Le chef de la droite, le président du gouvernement sortant Mariano Rajoy (Parti populaire), puis Pablo Iglesias, dirigeant de Podemos, se sont succédé à la tribune pour annoncer leur vote négatif.
Pedro Sanchez est chargé par le roi Felipe VI de tenter d'obtenir l'investiture d'un Parlement fragmenté principalement entre quatre forces (PP, socialistes, Podemos, Ciudadanos) et des indépendantistes, un défi presque impossible sans alliances.

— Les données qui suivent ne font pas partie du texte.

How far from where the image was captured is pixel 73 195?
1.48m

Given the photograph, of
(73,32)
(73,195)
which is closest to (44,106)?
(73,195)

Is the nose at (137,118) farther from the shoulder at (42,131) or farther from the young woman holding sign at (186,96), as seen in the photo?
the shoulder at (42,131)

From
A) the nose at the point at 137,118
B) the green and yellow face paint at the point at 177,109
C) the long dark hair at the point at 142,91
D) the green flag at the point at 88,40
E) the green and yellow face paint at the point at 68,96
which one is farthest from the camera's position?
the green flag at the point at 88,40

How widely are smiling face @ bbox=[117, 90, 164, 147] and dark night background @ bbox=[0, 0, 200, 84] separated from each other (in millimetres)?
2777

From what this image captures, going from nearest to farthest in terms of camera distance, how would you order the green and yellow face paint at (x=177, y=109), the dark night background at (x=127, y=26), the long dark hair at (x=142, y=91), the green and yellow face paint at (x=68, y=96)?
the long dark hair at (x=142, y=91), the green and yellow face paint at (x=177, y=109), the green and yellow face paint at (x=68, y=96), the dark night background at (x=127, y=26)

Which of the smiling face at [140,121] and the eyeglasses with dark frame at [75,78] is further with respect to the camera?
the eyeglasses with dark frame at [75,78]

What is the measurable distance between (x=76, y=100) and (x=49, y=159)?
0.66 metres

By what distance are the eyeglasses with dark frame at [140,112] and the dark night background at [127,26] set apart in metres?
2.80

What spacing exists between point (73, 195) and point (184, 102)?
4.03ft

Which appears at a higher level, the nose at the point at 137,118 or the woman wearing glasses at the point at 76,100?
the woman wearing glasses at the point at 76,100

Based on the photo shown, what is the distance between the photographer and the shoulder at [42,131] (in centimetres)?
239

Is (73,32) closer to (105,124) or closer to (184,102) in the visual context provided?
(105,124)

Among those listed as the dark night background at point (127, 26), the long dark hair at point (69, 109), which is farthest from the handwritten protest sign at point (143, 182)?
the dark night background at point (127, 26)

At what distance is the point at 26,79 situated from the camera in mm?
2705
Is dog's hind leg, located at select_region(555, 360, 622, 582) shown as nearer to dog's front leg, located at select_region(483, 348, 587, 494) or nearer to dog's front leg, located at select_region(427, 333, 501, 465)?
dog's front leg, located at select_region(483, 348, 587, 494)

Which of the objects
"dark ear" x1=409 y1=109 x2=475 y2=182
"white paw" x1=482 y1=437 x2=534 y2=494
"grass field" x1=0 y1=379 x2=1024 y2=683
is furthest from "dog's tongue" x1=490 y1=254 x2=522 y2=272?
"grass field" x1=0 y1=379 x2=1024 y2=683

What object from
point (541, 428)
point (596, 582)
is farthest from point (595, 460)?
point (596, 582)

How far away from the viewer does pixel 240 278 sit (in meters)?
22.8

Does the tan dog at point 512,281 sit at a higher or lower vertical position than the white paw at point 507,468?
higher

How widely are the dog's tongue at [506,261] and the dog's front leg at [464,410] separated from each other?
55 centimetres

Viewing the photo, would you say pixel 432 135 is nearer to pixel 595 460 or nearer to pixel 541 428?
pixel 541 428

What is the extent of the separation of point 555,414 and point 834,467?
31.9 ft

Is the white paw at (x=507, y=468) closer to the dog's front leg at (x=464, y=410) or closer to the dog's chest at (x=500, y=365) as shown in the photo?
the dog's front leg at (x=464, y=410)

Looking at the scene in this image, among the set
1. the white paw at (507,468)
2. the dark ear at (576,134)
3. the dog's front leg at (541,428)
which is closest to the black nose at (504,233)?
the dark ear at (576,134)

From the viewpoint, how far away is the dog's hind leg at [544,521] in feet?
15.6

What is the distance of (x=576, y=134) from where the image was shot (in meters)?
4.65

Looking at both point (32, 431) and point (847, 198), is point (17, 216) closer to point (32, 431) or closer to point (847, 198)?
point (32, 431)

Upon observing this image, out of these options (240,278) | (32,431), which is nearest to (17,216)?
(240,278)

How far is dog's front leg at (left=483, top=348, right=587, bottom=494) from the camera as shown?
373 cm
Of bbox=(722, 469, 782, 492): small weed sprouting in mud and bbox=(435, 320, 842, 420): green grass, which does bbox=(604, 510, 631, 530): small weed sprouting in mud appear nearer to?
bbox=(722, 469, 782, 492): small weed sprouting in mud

Les voix du PP et de Podemos représentent ensemble une majorité absolue de "non" (188 sur 350) contre les 130 voix (socialistes et centristes) disposées à soutenir Pedro Sanchez, un professeur d'économie de 44 ans dont le parti est arrivé deuxième aux élections, et candidat après que Mariano Rajoy a renoncé.
Ils ont dit à Pedro Sanchez qu'il devait choisir son camp, attaquant son programme de gouvernement, ne satisfaisant ni droite ni gauche.
"Nous voterons contre la candidature de M. Sanchez", a dit M. Rajoy en qualifiant sa démarche de "fraude", et affirmant qu'il voulait défaire les politiques de rigueur ayant permis la reprise en Espagne (+3,2% de croissance du PIB en 2015).
"Nous allons voter non à votre investiture, M. Sanchez", a dit aussi Pablo Iglesias, un professeur de sciences politiques de 37 ans, qui a pris pour la première fois la parole à la tribune de l'assemblée espagnole.
"Vous voulez consolider les principales politiques du PP", a-t-il ajouté, avant de l'accuser d'avoir dénaturé le Parti socialiste de son grand-père, celui d'hommes ayant risqué le peloton d'exécution sous la dictature et non de ceux rejoignant les conseils d'administration de grands groupes.
Pedro Sanchez avait tenté la veille de convaincre la gauche du Parlement de voter pour le "changement" après quatre ans de politiques d'austérité de la droite et alors que le chômage reste à 20,9%.
Il a détaillé les mesures les plus sociales de son programme, notamment les aides d'urgences aux plus démunis, plutôt que les concessions faites aux libéraux notamment en matière de droit du travail, en partie démantelé en 2012 par le gouvernement de M. Rajoy.
Mais pour être investi il a besoin de la majorité absolue des voix (176), qu'il n'obtiendra pas. Il pourra cependant encore tenter un second tour, vendredi, à la majorité simple.
- Des vers en galicien -
D'ici là, l'Espagne vivra les premiers débats d'un Parlement différent, où 211 députés sur 350 sont nouveaux. Beaucoup sont jeunes et incarnent le rejet de la classe politique traditionnelle, à travers l'émergence de Podemos et ses alliés et de Ciudadanos (centre libéral).
Mercredi, les élus d'un PP ayant perdu son écrasante majorité de 2011 ont ainsi dû écouter Pablo Iglesias rendre hommage aux victimes républicaines de la guerre civile (1936-1939). Et l'entendre dire que leur parti avait été fondé par sept ministres du dictateur Francisco Franco.
Les socialistes - qui ont obtenu aux élections du 20 décembre le pire résultat de leur histoire - se sont vu reprocher "l'hypocrisie de leur conformisme politique".
Ils ont aussi dû écouter une jeune députée d'un parti régional de Galice (nord-ouest) allié de Podemos, Alexandra Fernandez, 27 ans, déclamer des vers en galicien.
Les Espagnols ont enfin assisté au déchirement de la gauche. Pedro Sanchez a reproché à Podemos, favorable à la tenue du référendum d'autodétermination réclamé par les indépendantistes en Catalogne (nord-est), de vouloir "casser l'Espagne", tandis que Pablo Iglesias dénonçait son attitude "misérable".
D'ici deux mois, si aucune investiture n'est obtenue par Pedro Sanchez ou un autre candidat, de nouvelles législatives seront organisées, le 26 juin.
"Les Espagnols veulent un changement", a dit le leader centriste de Ciudadanos, Albert Rivera, 36 ans. "Arrêtez de vous battre pour des sigles" de partis, a-t-il lancé.
Pendant ce temps, a souligné l'indépendantiste de gauche catalan Joan Tarda, on oublie la crise institutionnelle de l'histoire récente de l'Espagne: "En Catalogne, nous en sommes déjà au scénario de la déconnexion, nous allons bientôt déclarer une république indépendante".